Material provided
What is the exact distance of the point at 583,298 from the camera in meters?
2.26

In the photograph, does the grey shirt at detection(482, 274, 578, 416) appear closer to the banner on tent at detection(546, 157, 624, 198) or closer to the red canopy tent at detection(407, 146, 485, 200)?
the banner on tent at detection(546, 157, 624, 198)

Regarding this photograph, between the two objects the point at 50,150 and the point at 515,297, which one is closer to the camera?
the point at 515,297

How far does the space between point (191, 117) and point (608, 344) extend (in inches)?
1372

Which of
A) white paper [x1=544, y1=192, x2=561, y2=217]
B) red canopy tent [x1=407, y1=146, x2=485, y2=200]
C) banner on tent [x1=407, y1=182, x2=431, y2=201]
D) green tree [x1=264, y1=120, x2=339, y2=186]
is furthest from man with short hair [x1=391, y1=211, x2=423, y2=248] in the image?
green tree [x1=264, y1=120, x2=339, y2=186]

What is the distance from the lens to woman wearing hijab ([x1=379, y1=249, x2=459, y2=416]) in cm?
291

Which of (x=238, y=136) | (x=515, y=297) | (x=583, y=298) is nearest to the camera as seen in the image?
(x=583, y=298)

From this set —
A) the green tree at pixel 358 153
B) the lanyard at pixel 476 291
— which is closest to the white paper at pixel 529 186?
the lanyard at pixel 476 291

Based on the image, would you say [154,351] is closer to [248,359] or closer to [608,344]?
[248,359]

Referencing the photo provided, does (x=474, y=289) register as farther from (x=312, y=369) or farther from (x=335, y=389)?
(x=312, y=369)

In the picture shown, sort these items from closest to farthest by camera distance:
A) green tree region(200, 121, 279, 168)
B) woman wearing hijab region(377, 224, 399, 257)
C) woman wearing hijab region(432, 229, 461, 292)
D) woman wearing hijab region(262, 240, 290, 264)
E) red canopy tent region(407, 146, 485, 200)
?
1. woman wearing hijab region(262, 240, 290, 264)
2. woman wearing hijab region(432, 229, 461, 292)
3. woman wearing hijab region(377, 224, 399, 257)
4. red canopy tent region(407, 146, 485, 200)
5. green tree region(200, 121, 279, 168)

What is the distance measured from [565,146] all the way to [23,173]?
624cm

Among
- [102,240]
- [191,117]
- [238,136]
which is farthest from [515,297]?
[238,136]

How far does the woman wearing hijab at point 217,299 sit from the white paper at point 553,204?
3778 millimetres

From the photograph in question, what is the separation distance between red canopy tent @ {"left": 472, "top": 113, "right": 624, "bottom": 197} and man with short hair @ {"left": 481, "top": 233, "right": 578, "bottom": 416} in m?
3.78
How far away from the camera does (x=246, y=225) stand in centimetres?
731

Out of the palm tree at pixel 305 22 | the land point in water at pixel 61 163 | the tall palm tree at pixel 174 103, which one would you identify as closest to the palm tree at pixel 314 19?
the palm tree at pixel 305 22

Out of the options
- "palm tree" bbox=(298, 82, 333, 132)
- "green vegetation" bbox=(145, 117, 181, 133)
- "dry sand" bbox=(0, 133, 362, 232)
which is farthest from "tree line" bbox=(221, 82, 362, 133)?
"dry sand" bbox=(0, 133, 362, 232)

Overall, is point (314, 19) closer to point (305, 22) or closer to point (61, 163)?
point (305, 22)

Task goal
Echo the rows starting at the line containing "Referencing the photo" and ending at the line containing "3778 millimetres", both included.

Result of the exercise
Referencing the photo provided, does (x=474, y=289) register as farther from (x=312, y=369) or farther from (x=335, y=389)?
(x=312, y=369)

In the picture shown, sort these items from closest to farthest by camera distance:
A) green tree region(200, 121, 279, 168)
B) woman wearing hijab region(377, 224, 399, 257)
C) woman wearing hijab region(432, 229, 461, 292)
D) woman wearing hijab region(262, 240, 290, 264)
E) red canopy tent region(407, 146, 485, 200)
?
1. woman wearing hijab region(262, 240, 290, 264)
2. woman wearing hijab region(432, 229, 461, 292)
3. woman wearing hijab region(377, 224, 399, 257)
4. red canopy tent region(407, 146, 485, 200)
5. green tree region(200, 121, 279, 168)

What is the distance measured from [565,146] all the way to [23,173]?
624cm

Among
- [102,240]
- [191,117]
- [238,136]
which is farthest from [515,297]?
[238,136]

How far does the woman wearing hijab at point 217,299 sit from the white paper at point 553,204?
3778 millimetres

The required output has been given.